C)    confraternite aventi fine di culto non ancora riconosciute formalmente non ancora esistenti al 7 giugno           1929

D)    confraternite aventi fine di culto non ancora riconosciute formalmente non più esistenti al 7 giugno 1929

E)    confraternite aventi fine di assistenza e beneficenza;

 A)    Confraternite aventi fine di culto civilmente riconosciuto

 Sono enti ecclesiastici civilmente riconosciuti e devono necessariamente essere iscritte nel registro delle persone giuridiche (Legge 20 maggio 1985 n. 222) tenuto dalla cancelleria del Tribunale civile del capoluogo della provincia in cui hanno sede.

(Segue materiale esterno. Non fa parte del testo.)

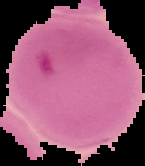

Summary:
  - Preparation: thin blood smear
  - Malaria status: parasitized
  - Image size: 145×166 pixels
  - Image type: segmented cell region with the area outside set to black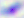

Toxoplasma gondii is shown. 400x magnification. Micrograph.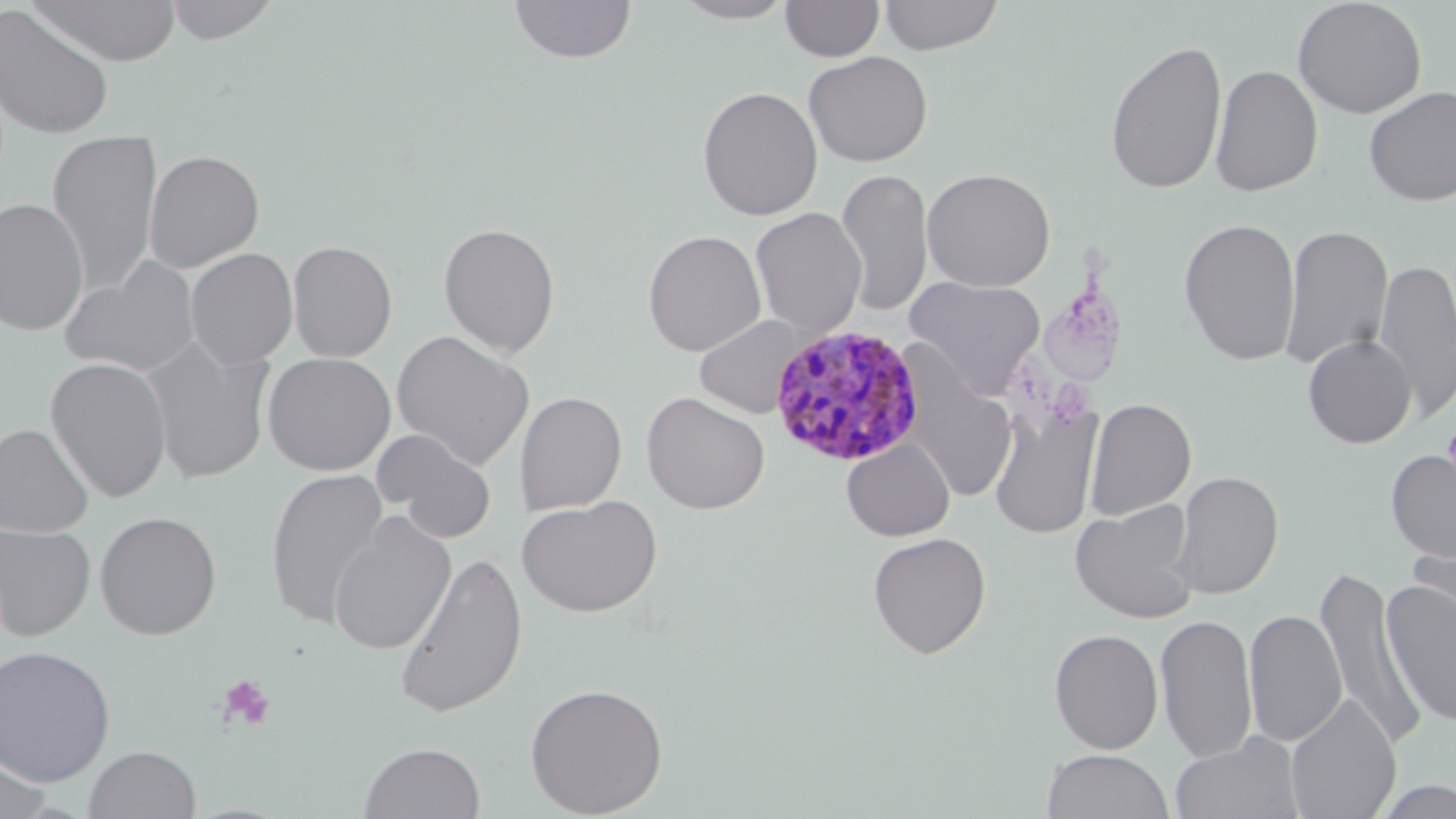
Summary:
  - Coordinate format: approximate bounding boxes as (x1,y1)-(x2,y2) corner pairs in pixels
  - Platelet locations: (1442,412)-(1456,495), (215,673)-(277,732)
  - Uninfected red blood cell locations: (162,0)-(283,45), (508,0)-(637,64), (672,0)-(796,23), (780,0)-(885,62), (877,0)-(1005,55), (1292,0)-(1427,119), (28,1)-(181,66), (0,5)-(115,140), (1104,38)-(1227,195), (803,51)-(933,167), (1210,64)-(1323,197), (697,86)-(823,221), (1363,86)-(1456,206), (46,130)-(161,295), (144,150)-(265,272), (834,168)-(934,317), (921,168)-(1056,292), (0,197)-(89,336), (750,207)-(867,340), (1179,217)-(1301,366), (438,221)-(561,357), (1280,223)-(1394,370), (642,229)-(766,357), (287,240)-(398,362), (186,247)-(298,368), (59,255)-(201,378), (1374,258)-(1456,421), (905,275)-(1046,401), (694,314)-(805,418), (391,330)-(535,470), (1303,334)-(1416,448), (140,338)-(274,485), (262,352)-(396,475), (44,357)-(172,503), (901,373)-(1018,503), (515,391)-(627,515), (641,392)-(770,514), (1085,398)-(1196,520), (989,402)-(1102,539), (0,423)-(94,538), (372,428)-(498,542), (842,438)-(954,541), (1385,447)-(1456,567), (264,467)-(390,628), (1170,470)-(1285,599), (518,495)-(662,617), (1070,499)-(1200,624), (94,510)-(222,640), (328,513)-(457,656), (0,522)-(96,641), (1407,528)-(1456,643), (867,532)-(991,659), (393,552)-(529,719), (1314,564)-(1424,750), (1381,577)-(1456,730), (1243,609)-(1347,748), (1155,613)-(1258,763), (1049,629)-(1164,753), (0,644)-(116,786), (525,682)-(668,817), (1286,696)-(1401,819), (1170,734)-(1304,819), (358,741)-(485,819), (0,744)-(53,819), (84,745)-(202,819), (1042,749)-(1173,819), (1369,777)-(1456,818)
  - Plasmodium malariae-infected red blood cell locations: (770,323)-(927,470)
  - Slide-level diagnosis: Plasmodium malariae
  - Field of view: one of a larger specimen
  - Image size: 1456×819 pixels
  - Preparation: thin blood smear
  - Modality: optical microscopy
  - Magnification: 1000x
  - Stain: May-Grünwald-Giemsa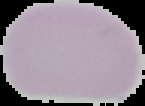

{
  "preparation": "thin blood film",
  "result": "no malaria parasites detected",
  "image_type": "segmented cell region on a black background",
  "image_size": "145×106 pixels"
}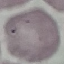

Summary:
  - Result: no malaria parasites seen
  - Capture: smartphone camera at the microscope eyepiece
  - Preparation: thin smear
  - Image type: automatically extracted cell patch, resized to 64 × 64 pixels
  - Stain: Giemsa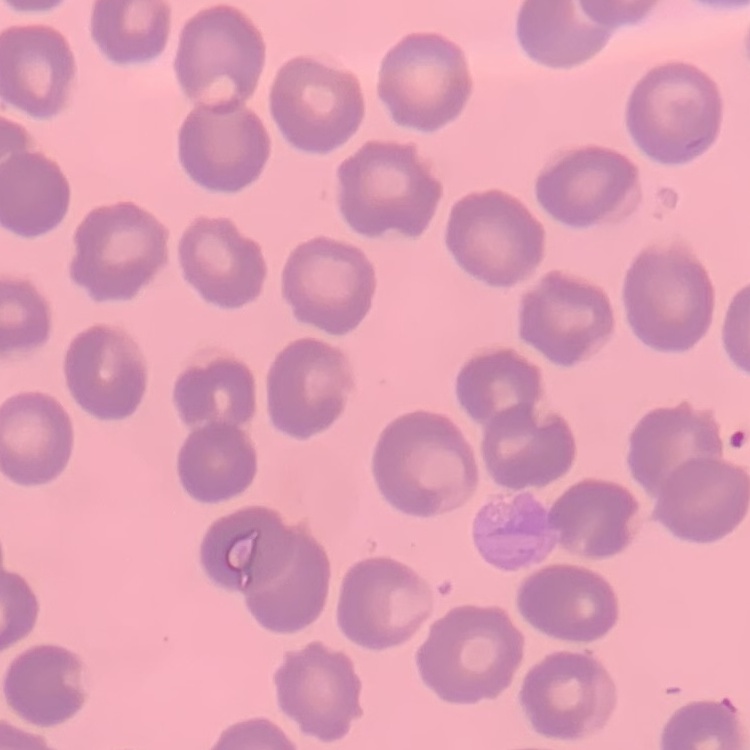
Summary:
  - Erythrocyte morphology: no rouleaux formation
  - Image type: square crop of a larger photomicrograph
  - Stain: Field's or Giemsa
  - Preparation: thin peripheral smear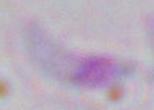

Summary:
  - Modality: photomicrograph
  - Magnification: 1000x
  - Identification: Toxoplasma gondii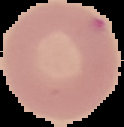 The area outside the segmented cell region is set to black. Image is 124×127 pixels. From a thin blood film. Malaria status: uninfected.Assess this cell for malaria.
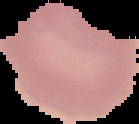

It is uninfected.

Summary:
  - Preparation: thin blood film
  - Image size: 139×124 pixels
  - Image type: cell region segmented out of the field of view; surrounding area masked to black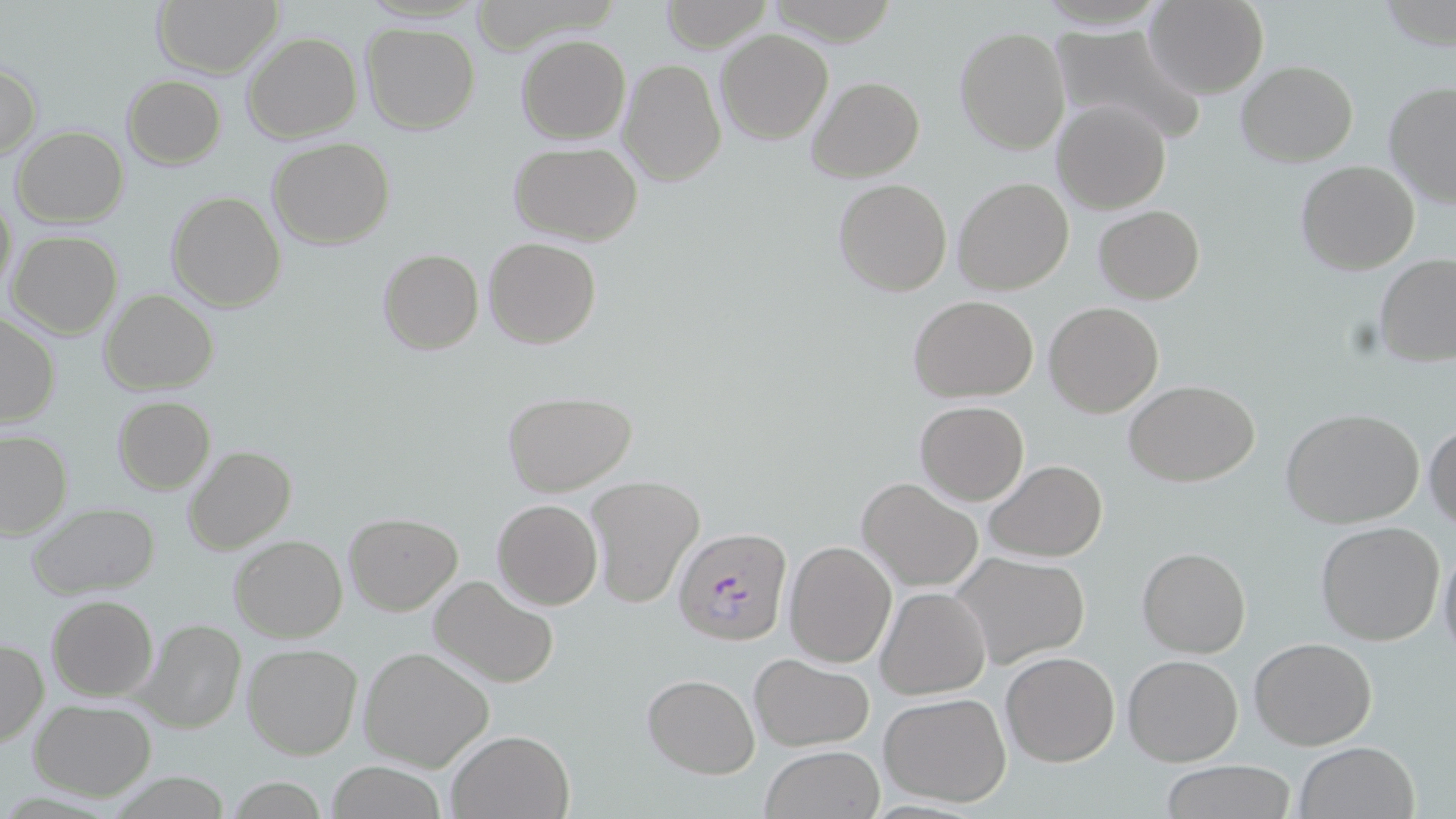 Approximate bounding boxes as named x1/y1/x2/y2 corners in pixels. Uninfected red blood cell locations: (x1=152, y1=0, x2=284, y2=77), (x1=658, y1=0, x2=772, y2=52), (x1=1146, y1=0, x2=1269, y2=98), (x1=360, y1=23, x2=480, y2=134), (x1=1047, y1=26, x2=1204, y2=145), (x1=955, y1=28, x2=1070, y2=153), (x1=717, y1=29, x2=831, y2=144), (x1=242, y1=31, x2=362, y2=143), (x1=517, y1=34, x2=630, y2=144), (x1=618, y1=58, x2=726, y2=187), (x1=1236, y1=61, x2=1358, y2=166), (x1=0, y1=63, x2=41, y2=157), (x1=121, y1=75, x2=226, y2=168), (x1=807, y1=75, x2=924, y2=182), (x1=1381, y1=81, x2=1456, y2=208), (x1=1052, y1=98, x2=1170, y2=213), (x1=11, y1=127, x2=128, y2=226), (x1=267, y1=136, x2=395, y2=250), (x1=509, y1=143, x2=641, y2=243), (x1=1295, y1=159, x2=1420, y2=274), (x1=953, y1=176, x2=1074, y2=296), (x1=832, y1=179, x2=953, y2=297), (x1=1, y1=189, x2=17, y2=304), (x1=167, y1=192, x2=285, y2=311), (x1=1094, y1=203, x2=1205, y2=303), (x1=8, y1=230, x2=123, y2=340), (x1=482, y1=238, x2=601, y2=351), (x1=377, y1=248, x2=484, y2=354), (x1=1374, y1=254, x2=1456, y2=367), (x1=99, y1=289, x2=218, y2=394), (x1=907, y1=293, x2=1039, y2=401), (x1=1045, y1=301, x2=1163, y2=417), (x1=0, y1=313, x2=60, y2=427), (x1=1124, y1=380, x2=1262, y2=487), (x1=502, y1=391, x2=635, y2=494), (x1=112, y1=397, x2=216, y2=493), (x1=914, y1=400, x2=1029, y2=505), (x1=1281, y1=408, x2=1427, y2=529), (x1=1424, y1=423, x2=1456, y2=529), (x1=1, y1=429, x2=71, y2=537), (x1=183, y1=446, x2=297, y2=555), (x1=985, y1=459, x2=1107, y2=563), (x1=584, y1=475, x2=703, y2=607), (x1=857, y1=476, x2=983, y2=589), (x1=842, y1=479, x2=981, y2=693), (x1=491, y1=498, x2=603, y2=609), (x1=26, y1=502, x2=160, y2=599), (x1=343, y1=511, x2=464, y2=616), (x1=1315, y1=521, x2=1446, y2=647), (x1=227, y1=536, x2=347, y2=642), (x1=785, y1=539, x2=897, y2=668), (x1=1137, y1=545, x2=1251, y2=658), (x1=1437, y1=545, x2=1456, y2=665), (x1=949, y1=552, x2=1091, y2=669), (x1=428, y1=574, x2=560, y2=687), (x1=877, y1=586, x2=991, y2=699), (x1=47, y1=595, x2=158, y2=701), (x1=135, y1=619, x2=245, y2=735), (x1=1249, y1=638, x2=1377, y2=751), (x1=1, y1=640, x2=47, y2=746), (x1=242, y1=644, x2=363, y2=760), (x1=359, y1=646, x2=493, y2=772), (x1=1000, y1=650, x2=1120, y2=767), (x1=747, y1=653, x2=875, y2=750), (x1=1122, y1=654, x2=1244, y2=766), (x1=642, y1=671, x2=760, y2=779), (x1=879, y1=692, x2=1012, y2=808), (x1=28, y1=700, x2=156, y2=800), (x1=448, y1=727, x2=576, y2=819), (x1=1293, y1=740, x2=1420, y2=819), (x1=759, y1=745, x2=885, y2=819), (x1=1158, y1=760, x2=1300, y2=818), (x1=320, y1=762, x2=452, y2=818). Plasmodium falciparum-infected red blood cell locations: (x1=672, y1=525, x2=792, y2=644). Slide-level diagnosis: Plasmodium falciparum. Optical microscopy. Captured at 1000x magnification. Thin blood smear. Image is 1456×819 pixels. One field of a larger specimen. May-Grünwald-Giemsa stain.Identify the blood parasite species.
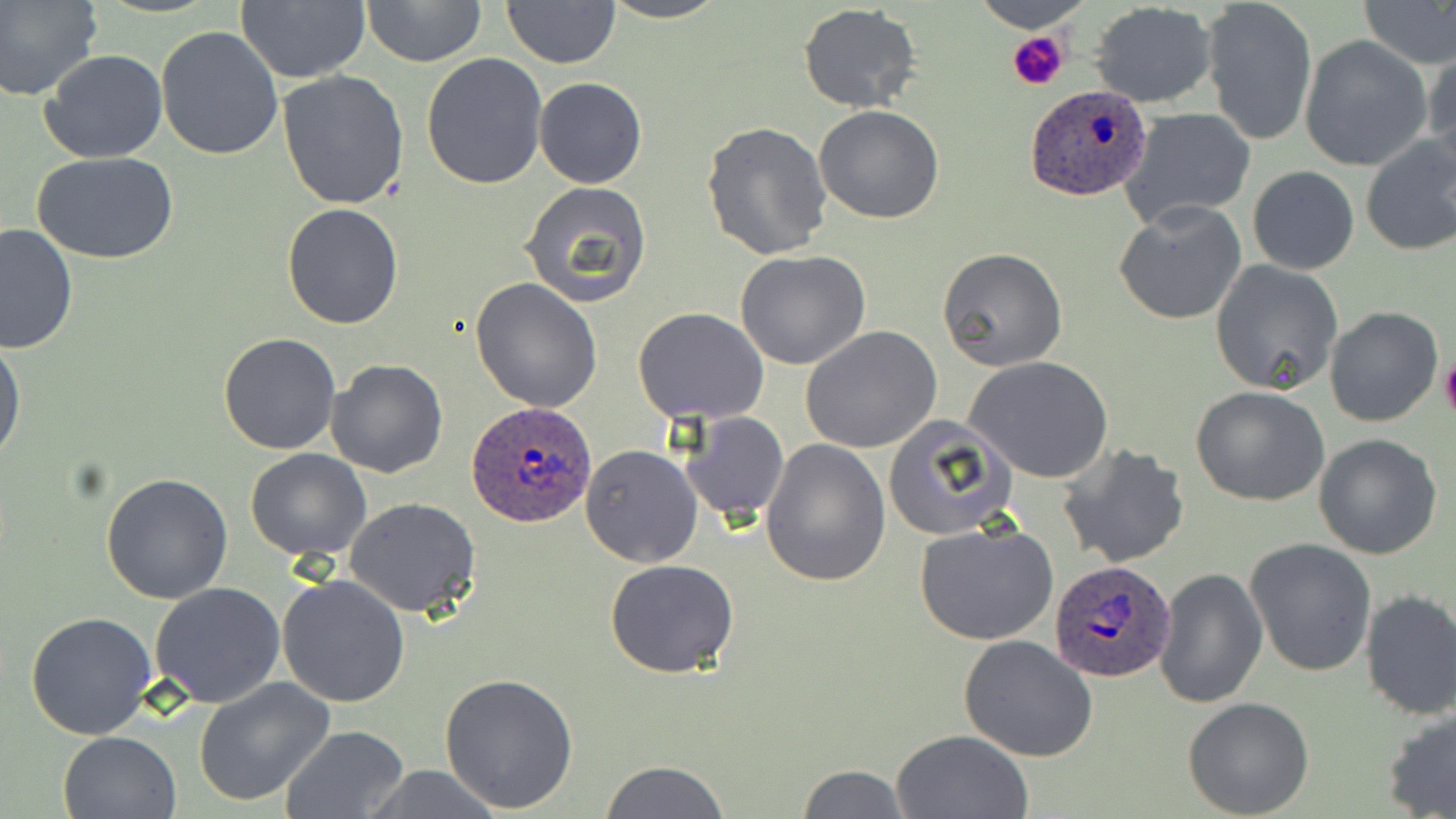
Plasmodium ovale.

Summary:
  - Coordinate format: approximate bounding boxes as (x1, y1, x2, y2) in pixels
  - Platelet locations: (1007, 32, 1071, 91), (1440, 359, 1456, 419)
  - Plasmodium ovale-infected red blood cell locations: (1025, 82, 1153, 199), (468, 401, 596, 528), (1050, 558, 1177, 683)
  - Uninfected red blood cell locations: (0, 0, 101, 102), (236, 0, 370, 84), (500, 0, 619, 68), (598, 0, 731, 24), (969, 0, 1095, 34), (1201, 0, 1317, 145), (362, 1, 486, 67), (1358, 1, 1456, 69), (1090, 2, 1216, 108), (797, 3, 923, 114), (155, 25, 285, 160), (1299, 36, 1433, 170), (40, 48, 168, 164), (1424, 49, 1456, 179), (421, 53, 548, 191), (278, 69, 410, 210), (534, 77, 646, 189), (814, 105, 946, 223), (1119, 108, 1257, 230), (701, 122, 832, 259), (1359, 135, 1456, 257), (32, 151, 180, 265), (1247, 164, 1359, 275), (519, 181, 653, 307), (1114, 201, 1247, 325), (281, 203, 405, 328), (1, 221, 78, 356), (938, 246, 1069, 372), (736, 249, 872, 369), (1211, 259, 1344, 396), (470, 277, 605, 412), (632, 306, 769, 425), (1323, 307, 1444, 428), (800, 326, 942, 453), (1, 331, 26, 471), (218, 333, 342, 454), (968, 357, 1113, 483), (325, 358, 449, 476), (1190, 385, 1330, 507), (678, 409, 789, 523), (883, 413, 1016, 542), (1313, 433, 1443, 558), (761, 438, 891, 585), (1058, 443, 1190, 569), (580, 445, 703, 567), (246, 449, 372, 561), (101, 473, 233, 604), (343, 497, 482, 620), (914, 519, 1060, 647), (1245, 538, 1378, 678), (605, 560, 739, 679), (1153, 568, 1267, 708), (277, 574, 411, 707), (150, 582, 286, 708), (1359, 588, 1456, 719), (26, 610, 158, 740), (958, 632, 1100, 761), (439, 672, 581, 814), (193, 677, 335, 807), (1182, 697, 1314, 818), (1380, 706, 1456, 818), (281, 725, 410, 819), (891, 729, 1033, 818), (57, 730, 182, 819), (602, 760, 730, 818), (795, 764, 910, 818), (355, 766, 509, 818)
  - Magnification: 1000x
  - Image size: 1456×819 pixels
  - Stain: May-Grünwald-Giemsa
  - Preparation: thin blood smear
  - Field of view: one of a larger specimen
  - Modality: optical microscopyState which cell type is depicted.
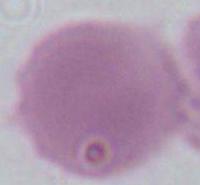

This is an erythrocyte.

Summary:
  - Magnification: 1000x
  - Modality: photomicrograph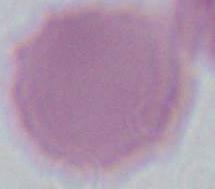

Summary:
  - Modality: photomicrograph
  - Magnification: 1000x
  - Identification: erythrocyte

Le curie diocesane sono invitate a controllare che tutte le confraternita per le quali esiste il decreto di riconoscimento del fine prevalente o esclusivo di culto siano effettivamente iscritte nel suddetto registro. (Tutte quelle di cui RD del 33)

 Se la confraternita non è operativa (quiescente)

Nel caso che una confraternita abbia cessato di fatto l'attività, non abbia più neppure un confratello o comunque non sia in grado di eleggere gli organi statutari,

      il Vescovo diocesano deve nominare un commissario a norma del can. 318, § 1 del codice di diritto canonico, perché provveda all'iscrizione nel registro e agli altri atti amministrativi, governando la confraternita per un tempo determinato oppure si trovano nuovi confratelli che provvedono alla nomina degli organi direttivi e all’iscrizione nel registro e agli altri atti amministrativi.

 A questo punto sono possibile tre diversi sviluppi

 1) la confraternita viene ricostituita

Il commissario dopo aver identificato i nuovi confratelli, lascia la carica e si elegge un nuovo consiglio che provvede alla nomina degli organi direttivi e all’iscrizione nel registro e agli altri atti amministrativi.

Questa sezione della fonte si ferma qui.